━━ RECORDS FOR THIS TASK

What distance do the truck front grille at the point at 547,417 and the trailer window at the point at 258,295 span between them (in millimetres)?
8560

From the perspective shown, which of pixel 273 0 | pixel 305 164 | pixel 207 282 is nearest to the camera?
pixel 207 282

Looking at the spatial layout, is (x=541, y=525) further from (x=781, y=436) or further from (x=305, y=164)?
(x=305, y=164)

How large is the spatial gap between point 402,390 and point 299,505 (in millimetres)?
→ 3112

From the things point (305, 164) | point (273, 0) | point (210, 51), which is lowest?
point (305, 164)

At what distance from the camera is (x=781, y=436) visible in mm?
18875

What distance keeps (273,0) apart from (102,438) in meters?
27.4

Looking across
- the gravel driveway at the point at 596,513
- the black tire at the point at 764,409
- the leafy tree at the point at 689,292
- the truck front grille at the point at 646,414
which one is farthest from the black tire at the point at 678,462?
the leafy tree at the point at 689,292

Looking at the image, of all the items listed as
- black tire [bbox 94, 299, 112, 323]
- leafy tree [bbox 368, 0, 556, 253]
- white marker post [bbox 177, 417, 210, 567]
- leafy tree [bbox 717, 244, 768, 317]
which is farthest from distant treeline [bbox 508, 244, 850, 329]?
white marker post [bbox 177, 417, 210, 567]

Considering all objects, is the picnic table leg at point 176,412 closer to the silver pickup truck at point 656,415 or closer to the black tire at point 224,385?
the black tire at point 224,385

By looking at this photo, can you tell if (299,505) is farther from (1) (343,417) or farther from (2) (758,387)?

━━━━
━━ RECORDS FOR THIS TASK

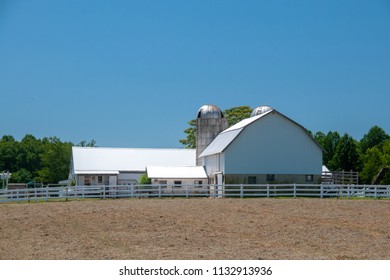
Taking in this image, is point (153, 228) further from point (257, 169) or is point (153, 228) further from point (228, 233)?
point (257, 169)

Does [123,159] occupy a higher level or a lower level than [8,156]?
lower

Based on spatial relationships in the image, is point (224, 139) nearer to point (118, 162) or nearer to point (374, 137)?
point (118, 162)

━━━━
━━ RECORDS FOR THIS TASK

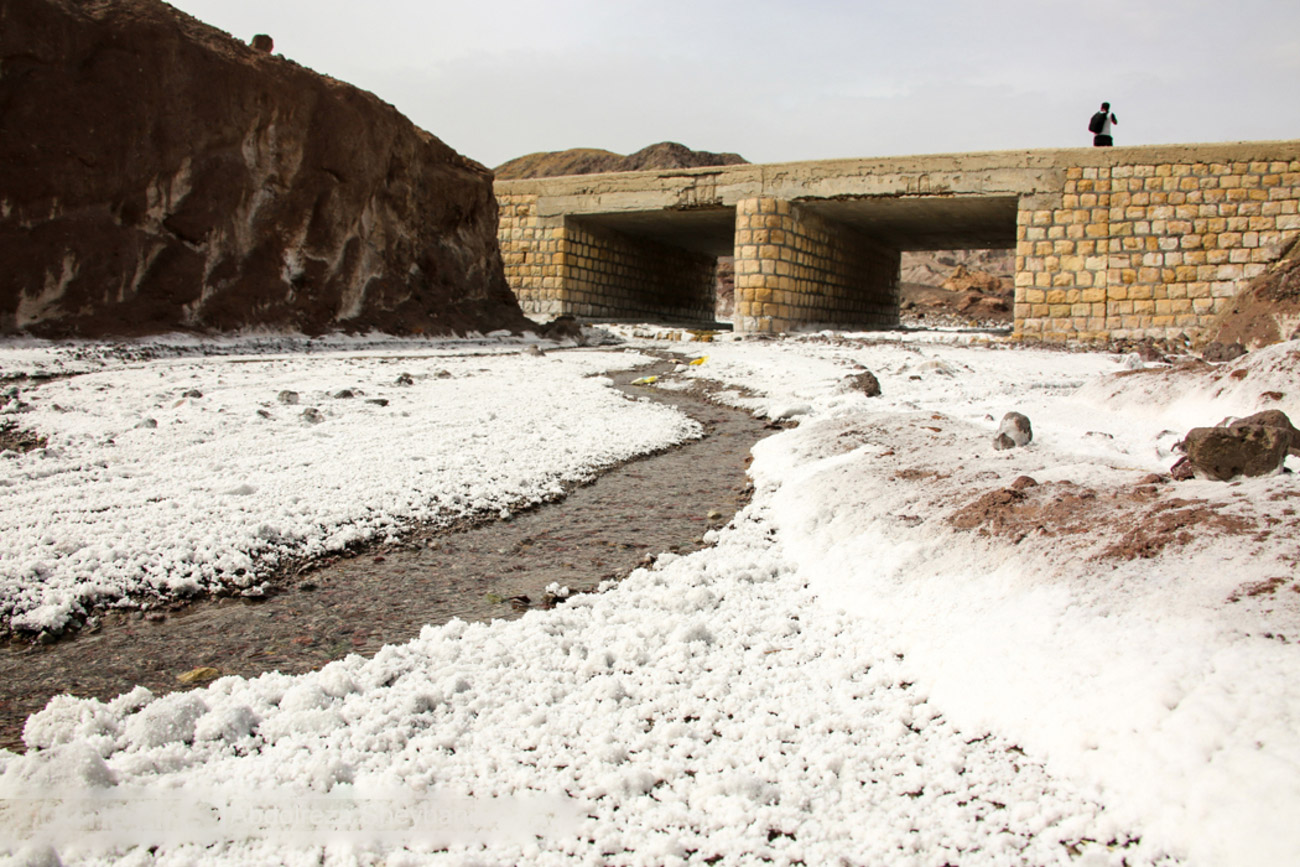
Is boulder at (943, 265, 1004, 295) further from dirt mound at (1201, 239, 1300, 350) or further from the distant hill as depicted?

━━━━

DESCRIPTION OF THE TASK: Select each line of the listing above that contains the string "tire", with letter case taken into account, and copy those lines.

WRITTEN RESPONSE:
- the black tire at the point at 764,409
which one is farthest from the black tire at the point at 678,462?
- black tire [bbox 94, 299, 112, 323]
Considering all objects, is the picnic table leg at point 176,412 closer to the silver pickup truck at point 656,415 or closer to the black tire at point 224,385?
the black tire at point 224,385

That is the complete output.